─── Material for this exercise ───
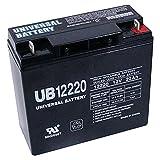 UPG 12V 22AH Sealed Lead Acid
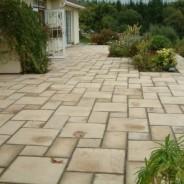 Superb new patio - Pavilion Construction near Totnes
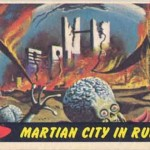 mars-attacks53-martian-ruin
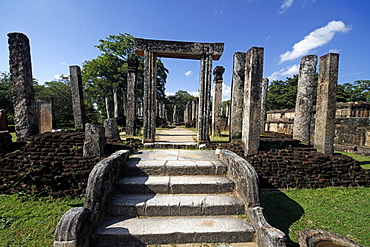 Atadage Tooth Relic Shrine, Polonnaruwa, UNESCO World Heritage Site, Sri Lanka, Asia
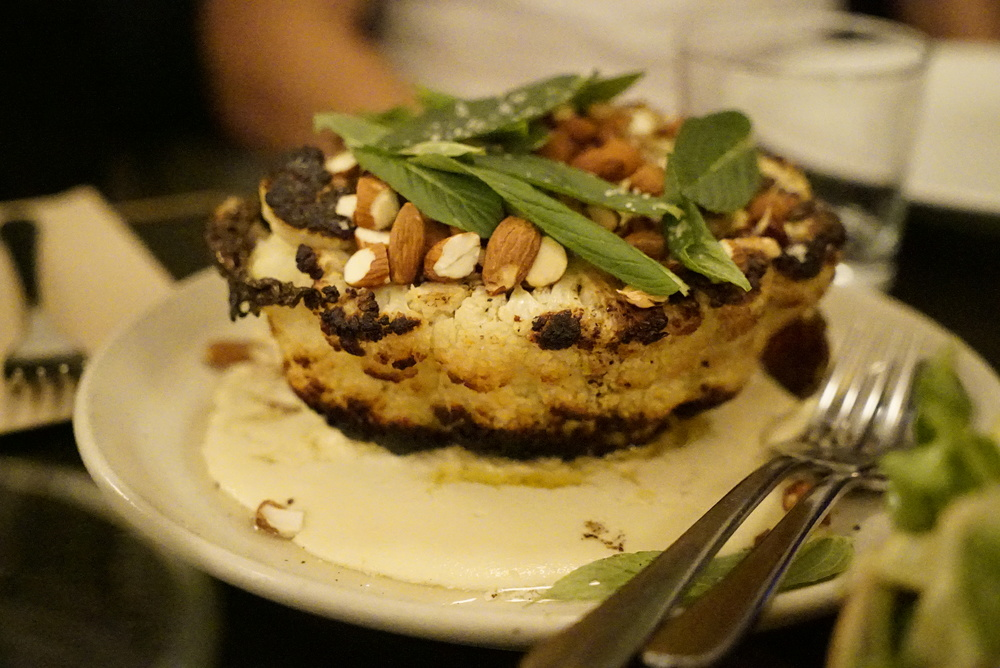 Roasted Cauliflower at Ester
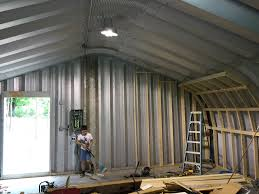 diy how to insulate a metal quonset hut please watch the series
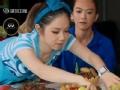 《极速前进中国版第二季片花》第三期 邓紫棋抢夺早餐做储备 丁子高实现愿望城市流浪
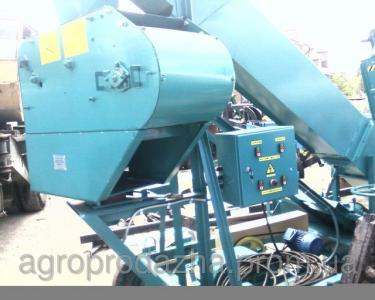 Зернопогрузчик (зернометатель) ПЗМ-110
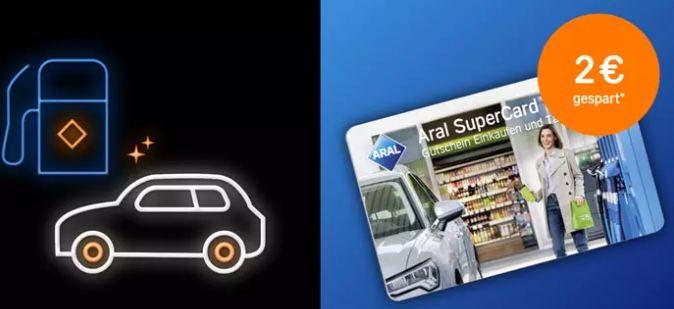42€ Aral Supercard für 34€ oder 100€ Supercard für 85€   auch für Kraftstoffe!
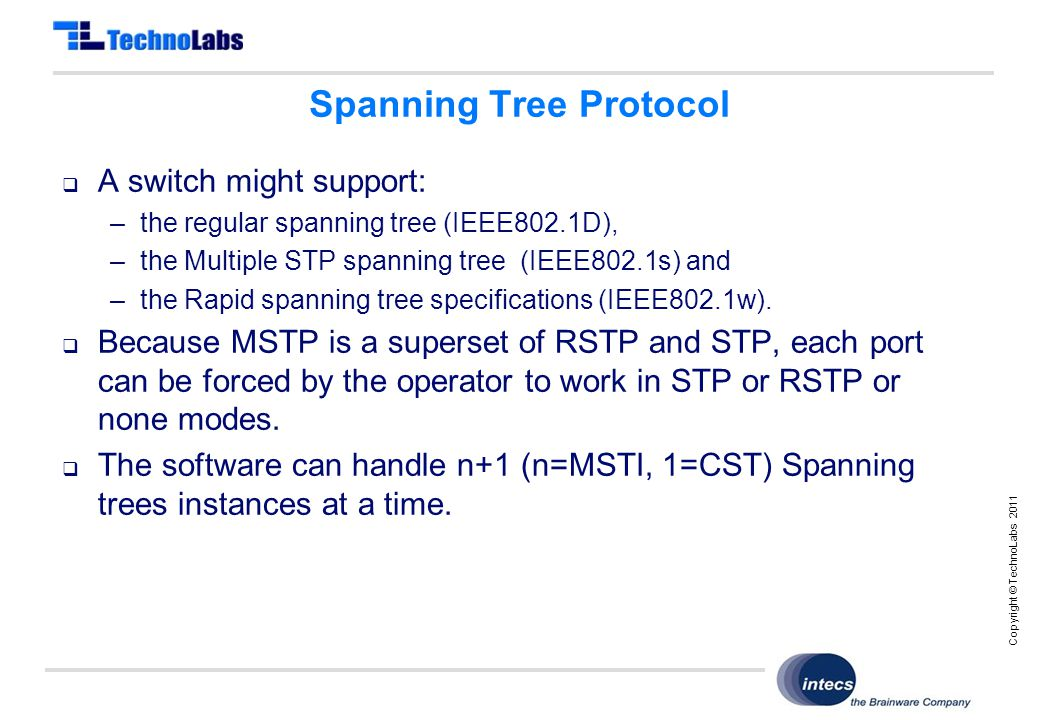 Copyright © TechnoLabs 2011 Spanning Tree Protocol  A switch might support: –the regular spanning tree (IEEE802.1D), –the Multiple STP spanning tree (IEEE802.1s) and –the Rapid spanning tree specifications (IEEE802.1w).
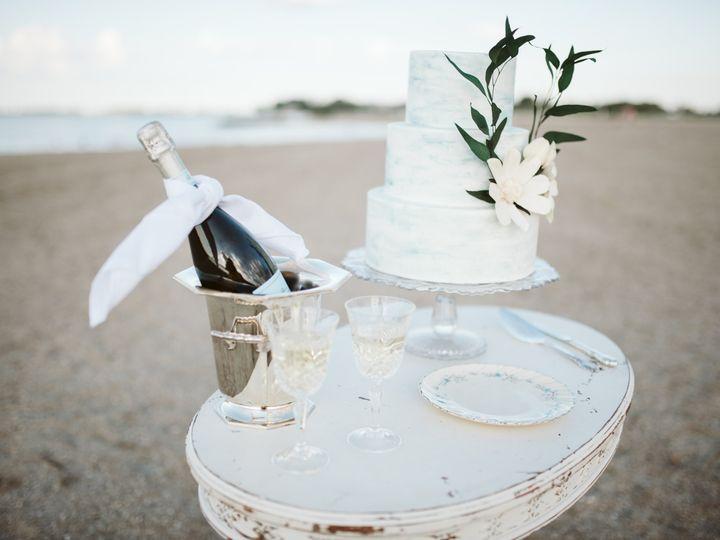 Tmx Mjg 1668 51 1961665 161041600595578 Columbus, OH wedding planner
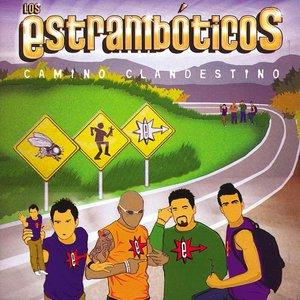 Camino Clandestino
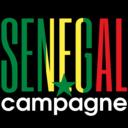 Sénégal 2014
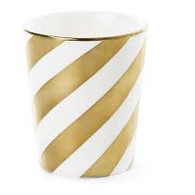 OUTLIVING ME mug gold swirl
───
Activity —
The response should consist of the entries above, given again exactly and free of pictures.

Response to this task —
 UPG 12V 22AH Sealed Lead Acid
 Superb new patio - Pavilion Construction near Totnes
 mars-attacks53-martian-ruin
 Atadage Tooth Relic Shrine, Polonnaruwa, UNESCO World Heritage Site, Sri Lanka, Asia
 Roasted Cauliflower at Ester
 diy how to insulate a metal quonset hut please watch the series
 《极速前进中国版第二季片花》第三期 邓紫棋抢夺早餐做储备 丁子高实现愿望城市流浪
 Зернопогрузчик (зернометатель) ПЗМ-110
42€ Aral Supercard für 34€ oder 100€ Supercard für 85€   auch für Kraftstoffe!
 Copyright © TechnoLabs 2011 Spanning Tree Protocol  A switch might support: –the regular spanning tree (IEEE802.1D), –the Multiple STP spanning tree (IEEE802.1s) and –the Rapid spanning tree specifications (IEEE802.1w).
 Tmx Mjg 1668 51 1961665 161041600595578 Columbus, OH wedding planner
 Camino Clandestino
 Sénégal 2014
 OUTLIVING ME mug gold swirl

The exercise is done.